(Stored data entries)
====
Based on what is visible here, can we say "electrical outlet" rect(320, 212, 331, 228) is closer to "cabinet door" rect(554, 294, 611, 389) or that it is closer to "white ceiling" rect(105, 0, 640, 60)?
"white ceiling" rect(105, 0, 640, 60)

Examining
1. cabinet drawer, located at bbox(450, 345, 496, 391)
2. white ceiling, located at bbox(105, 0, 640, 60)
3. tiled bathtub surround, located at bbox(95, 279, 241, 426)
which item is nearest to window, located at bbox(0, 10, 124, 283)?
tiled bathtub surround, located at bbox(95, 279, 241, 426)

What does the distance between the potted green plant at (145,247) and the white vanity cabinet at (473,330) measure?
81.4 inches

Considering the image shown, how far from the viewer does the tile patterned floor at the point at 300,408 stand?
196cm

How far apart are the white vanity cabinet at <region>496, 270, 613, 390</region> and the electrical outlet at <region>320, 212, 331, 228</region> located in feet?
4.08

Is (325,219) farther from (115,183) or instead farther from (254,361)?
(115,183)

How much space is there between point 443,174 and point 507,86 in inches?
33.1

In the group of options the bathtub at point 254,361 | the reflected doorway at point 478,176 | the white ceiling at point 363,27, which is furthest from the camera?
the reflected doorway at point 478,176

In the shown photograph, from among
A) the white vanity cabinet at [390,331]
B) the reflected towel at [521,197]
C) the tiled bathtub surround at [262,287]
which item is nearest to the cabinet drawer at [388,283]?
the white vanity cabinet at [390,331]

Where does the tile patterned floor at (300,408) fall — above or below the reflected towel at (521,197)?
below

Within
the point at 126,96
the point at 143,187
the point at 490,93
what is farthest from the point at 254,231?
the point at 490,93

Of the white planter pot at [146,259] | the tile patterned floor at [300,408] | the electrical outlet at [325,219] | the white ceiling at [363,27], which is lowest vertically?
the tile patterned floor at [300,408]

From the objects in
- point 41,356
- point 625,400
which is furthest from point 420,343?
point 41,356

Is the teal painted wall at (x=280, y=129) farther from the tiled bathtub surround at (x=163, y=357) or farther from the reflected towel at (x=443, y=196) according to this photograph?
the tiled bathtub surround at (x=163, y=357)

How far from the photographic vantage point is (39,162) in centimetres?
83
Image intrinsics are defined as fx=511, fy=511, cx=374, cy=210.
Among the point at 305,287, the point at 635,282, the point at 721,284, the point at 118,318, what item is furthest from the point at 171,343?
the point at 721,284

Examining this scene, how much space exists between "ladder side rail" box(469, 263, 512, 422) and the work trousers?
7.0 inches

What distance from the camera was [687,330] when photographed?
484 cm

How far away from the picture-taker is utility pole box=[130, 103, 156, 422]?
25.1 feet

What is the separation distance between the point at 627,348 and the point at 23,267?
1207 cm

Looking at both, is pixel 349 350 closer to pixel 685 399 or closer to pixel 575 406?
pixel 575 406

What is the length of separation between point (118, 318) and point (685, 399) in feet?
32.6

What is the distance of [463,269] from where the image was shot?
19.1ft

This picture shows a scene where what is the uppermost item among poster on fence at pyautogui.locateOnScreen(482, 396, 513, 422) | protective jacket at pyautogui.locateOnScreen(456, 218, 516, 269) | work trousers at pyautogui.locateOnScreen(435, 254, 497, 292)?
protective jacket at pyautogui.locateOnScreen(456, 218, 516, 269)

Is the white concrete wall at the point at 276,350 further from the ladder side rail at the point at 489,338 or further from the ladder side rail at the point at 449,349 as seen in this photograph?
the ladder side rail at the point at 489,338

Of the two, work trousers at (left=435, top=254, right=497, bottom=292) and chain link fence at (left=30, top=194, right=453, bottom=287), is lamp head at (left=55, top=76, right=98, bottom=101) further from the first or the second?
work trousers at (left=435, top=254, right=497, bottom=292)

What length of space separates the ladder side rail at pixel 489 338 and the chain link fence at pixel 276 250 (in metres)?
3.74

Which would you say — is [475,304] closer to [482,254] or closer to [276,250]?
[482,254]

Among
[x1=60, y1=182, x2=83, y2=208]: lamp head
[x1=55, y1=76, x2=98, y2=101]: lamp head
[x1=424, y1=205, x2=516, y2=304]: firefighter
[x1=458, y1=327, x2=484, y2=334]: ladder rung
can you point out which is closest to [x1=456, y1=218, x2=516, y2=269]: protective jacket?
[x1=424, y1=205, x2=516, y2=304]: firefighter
====
> Written problem:
Rewrite the data above, substituting "wall socket" for each occurrence of "electrical outlet" and leaving everything else as it is.

> The result:
Based on what is visible here, can we say "wall socket" rect(320, 212, 331, 228) is closer to "cabinet door" rect(554, 294, 611, 389) or that it is closer to "white ceiling" rect(105, 0, 640, 60)?
"white ceiling" rect(105, 0, 640, 60)

Examining
1. cabinet drawer, located at bbox(450, 345, 496, 391)
2. white ceiling, located at bbox(105, 0, 640, 60)
3. tiled bathtub surround, located at bbox(95, 279, 241, 426)
which item is nearest to window, located at bbox(0, 10, 124, 283)?
tiled bathtub surround, located at bbox(95, 279, 241, 426)

What does the distance between the potted green plant at (145,247) and the white vanity cabinet at (473,330) measure?
81.4 inches

Considering the image shown, how far from the viewer does the tile patterned floor at the point at 300,408 stand?
196cm

How far apart are the white vanity cabinet at <region>496, 270, 613, 390</region> and the wall socket at <region>320, 212, 331, 228</region> located in feet?
4.08

Is (325,219) farther from (115,183) or instead farther from (254,361)?
(115,183)

How much space is there between point 443,174 and point 507,86 in inches?
33.1

In the group of options the bathtub at point 254,361 | the reflected doorway at point 478,176 | the white ceiling at point 363,27, which is furthest from the camera?
the reflected doorway at point 478,176

In the shown photograph, from among
A) the white vanity cabinet at [390,331]
B) the reflected towel at [521,197]
C) the tiled bathtub surround at [262,287]
which item is nearest to the cabinet drawer at [388,283]?
the white vanity cabinet at [390,331]

Where does the tile patterned floor at (300,408) fall — above or below the reflected towel at (521,197)?
below

Within
the point at 126,96
the point at 143,187
the point at 490,93
what is farthest from the point at 254,231?
the point at 490,93

Of the white planter pot at [146,259] | the tile patterned floor at [300,408] | the wall socket at [325,219] | the white ceiling at [363,27], which is lowest vertically?
the tile patterned floor at [300,408]

From the objects in
- point 41,356
- point 625,400
which is furthest from point 420,343?
point 41,356

Is the teal painted wall at (x=280, y=129) farther from the tiled bathtub surround at (x=163, y=357) or farther from the reflected towel at (x=443, y=196) according to this photograph?
the tiled bathtub surround at (x=163, y=357)

How far from the photographic vantage point is (39,162) in centimetres?
83
Image intrinsics are defined as fx=511, fy=511, cx=374, cy=210.
Among the point at 305,287, the point at 635,282, the point at 721,284, the point at 118,318, what item is furthest from the point at 171,343?
the point at 721,284

Examining this scene, how much space exists between "ladder side rail" box(469, 263, 512, 422) and the work trousers?
7.0 inches

What distance from the camera was [687,330] when photographed?
484 cm

How far away from the picture-taker is utility pole box=[130, 103, 156, 422]?
25.1 feet

What is the separation distance between the point at 627,348 and the point at 23,267?
1207 cm

Looking at both, is pixel 349 350 closer to pixel 685 399 or closer to pixel 575 406?
pixel 575 406

What is the length of separation between point (118, 318) and point (685, 399) in feet?
32.6

What is the distance of [463,269] from where the image was shot?
19.1ft

This picture shows a scene where what is the uppermost item among poster on fence at pyautogui.locateOnScreen(482, 396, 513, 422) | protective jacket at pyautogui.locateOnScreen(456, 218, 516, 269) | work trousers at pyautogui.locateOnScreen(435, 254, 497, 292)?
protective jacket at pyautogui.locateOnScreen(456, 218, 516, 269)

Is the white concrete wall at the point at 276,350 further from the ladder side rail at the point at 489,338 or further from the ladder side rail at the point at 449,349 as seen in this photograph?
the ladder side rail at the point at 489,338

Of the two, work trousers at (left=435, top=254, right=497, bottom=292) and chain link fence at (left=30, top=194, right=453, bottom=287), is lamp head at (left=55, top=76, right=98, bottom=101) further from the first or the second?
work trousers at (left=435, top=254, right=497, bottom=292)

What length of space separates the ladder side rail at pixel 489 338 and the chain link fence at pixel 276 250 (in metres)?
3.74

Which would you say — is [475,304] closer to [482,254] or closer to [276,250]?
[482,254]

Among
[x1=60, y1=182, x2=83, y2=208]: lamp head
[x1=55, y1=76, x2=98, y2=101]: lamp head
[x1=424, y1=205, x2=516, y2=304]: firefighter
[x1=458, y1=327, x2=484, y2=334]: ladder rung
can you point out which is closest to [x1=456, y1=218, x2=516, y2=269]: protective jacket?
[x1=424, y1=205, x2=516, y2=304]: firefighter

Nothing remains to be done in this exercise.